Con la sentenza n. 22836 del 9 novembre 2016, la Corte di Cassazione si esprime brevemente in tema di rappresentanza degli amministratori e, in particolar modo, relativamente alla previsione di cui all’art. 2475-bis, comma 2, c.c..
La Corte fa riferimento al dato letterale della norma de qua, ricordando che le limitazioni ai poteri degli amministratori che risultano dall’atto costitutivo o dall’atto di nomina, anche se pubblicate, non sono opponibili ai terzi, salvo che si provi che questi abbiano intenzionalmente agito a danno della società.

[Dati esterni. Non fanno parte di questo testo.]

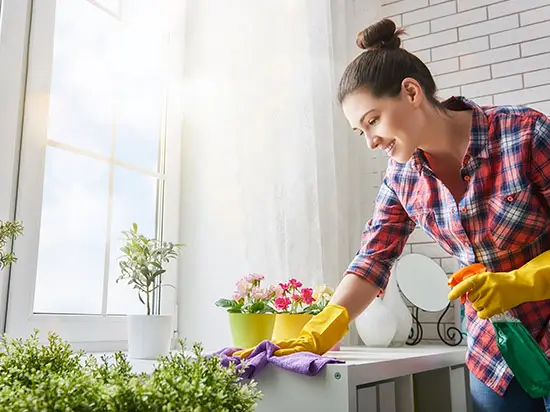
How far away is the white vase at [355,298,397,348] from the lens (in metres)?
2.03

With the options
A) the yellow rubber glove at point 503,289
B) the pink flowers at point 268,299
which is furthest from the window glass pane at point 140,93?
the yellow rubber glove at point 503,289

Secondo la Corte risulta pertanto essere in violazione dell’art. 2475-bis c.c. la decisione del Tribunale posta al suo esame: detto Tribunale, su un’opposizione allo stato passivo, aveva considerato erroneamente opponibili a una banca le limitazioni dei poteri di rappresentanza del legale rappresentante di una società poi fallita. Per la Suprema Corte tali limitazioni sarebbero state opponibili alla banca esclusivamente nel caso in cui vi fosse stata la prova di un’azione della banca stessa intenzionalmente in danno della società.
La Corte di Cassazione cassa quindi con rinvio la decisione del Tribunale, poiché, sebbene nel caso di specie talune limitazioni ai poteri del legale rappresentante della società fossero presenti nel suo atto di nomina, il Tribunale non aveva accertato l’eventuale intenzione della banca di agire a danno della società.